Keesha's House, a book about acceptance, nonjudgment, and kindness, was named a Michael L. Printz Award honor book in 2004. It is written entirely in verse. In the book's afterword, Frost explains that she used two different forms of poetry, taking a few liberties with rules of each. The dominant form used in the novel is called a sestina. A sestina consists of six six-line stanzas. Each stanza uses, in a different order, the same six end words; for instance, in one of Carmen's poems, each line ends with one of the following words: alive, everything, shoes, sleepin', sheets, and corner.

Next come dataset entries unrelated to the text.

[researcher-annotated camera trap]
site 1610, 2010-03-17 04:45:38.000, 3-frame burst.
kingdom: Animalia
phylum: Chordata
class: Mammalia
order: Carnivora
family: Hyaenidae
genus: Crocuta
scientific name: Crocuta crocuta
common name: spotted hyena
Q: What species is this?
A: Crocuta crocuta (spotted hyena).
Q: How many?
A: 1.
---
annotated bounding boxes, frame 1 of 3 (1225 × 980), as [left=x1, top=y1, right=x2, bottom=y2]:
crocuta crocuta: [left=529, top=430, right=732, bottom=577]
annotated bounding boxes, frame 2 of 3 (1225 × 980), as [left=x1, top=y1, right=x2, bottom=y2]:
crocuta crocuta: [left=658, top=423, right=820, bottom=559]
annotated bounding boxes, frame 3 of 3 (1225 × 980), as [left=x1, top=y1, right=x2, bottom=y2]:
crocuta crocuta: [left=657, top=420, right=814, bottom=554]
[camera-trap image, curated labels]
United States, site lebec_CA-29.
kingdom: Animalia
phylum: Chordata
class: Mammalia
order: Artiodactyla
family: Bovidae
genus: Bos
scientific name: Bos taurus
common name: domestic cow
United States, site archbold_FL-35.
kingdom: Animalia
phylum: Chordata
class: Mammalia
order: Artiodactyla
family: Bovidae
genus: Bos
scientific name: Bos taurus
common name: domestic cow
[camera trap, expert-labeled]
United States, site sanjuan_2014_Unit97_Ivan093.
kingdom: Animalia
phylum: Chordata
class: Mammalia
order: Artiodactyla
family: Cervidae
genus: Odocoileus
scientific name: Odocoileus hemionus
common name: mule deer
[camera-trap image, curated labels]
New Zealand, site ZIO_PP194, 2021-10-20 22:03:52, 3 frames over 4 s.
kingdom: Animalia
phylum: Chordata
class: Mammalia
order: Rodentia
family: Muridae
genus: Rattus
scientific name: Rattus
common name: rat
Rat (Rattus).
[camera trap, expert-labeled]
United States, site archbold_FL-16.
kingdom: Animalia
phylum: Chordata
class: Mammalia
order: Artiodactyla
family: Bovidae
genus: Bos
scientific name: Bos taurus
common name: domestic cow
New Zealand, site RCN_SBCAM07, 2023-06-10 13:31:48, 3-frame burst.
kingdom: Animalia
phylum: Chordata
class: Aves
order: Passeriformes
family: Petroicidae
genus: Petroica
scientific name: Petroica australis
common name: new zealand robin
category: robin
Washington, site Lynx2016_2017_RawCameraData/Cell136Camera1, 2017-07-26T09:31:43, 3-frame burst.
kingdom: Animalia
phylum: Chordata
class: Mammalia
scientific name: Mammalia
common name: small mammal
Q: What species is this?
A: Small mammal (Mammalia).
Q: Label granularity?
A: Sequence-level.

The second form Frost uses is called a sonnet. A sonnet consists of fourteen lines, written in iambic pentameter, with a particular rhyme scheme. There are two kinds of sonnets, Petrarchan and Shakespearean. Frost combines these forms in Keesha's House. The last section of the book is composed of sonnets but altogether becomes a larger poem called a crown of sonnets. A crown consists of seven sonnets in which the last line of the first sonnet becomes the first line of the next sonnet and so on. Frost was praised for maintaining the distinct voices of each character while writing in accordance with these poetic forms.

Further Reading

  • Review of Keesha's House, by Helen Frost. Kirkus, 15 Mar. 2003, www.kirkusreviews.com/book-reviews/helen-frost/keeshas-house. Accessed 24 Mar. 2017.
  • Review of Keesha's House, by Helen Frost. Publishers Weekly, 1 Apr. 2003, www.publishersweekly.com/978-0-374-40012-5. Accessed 24 Mar. 2017.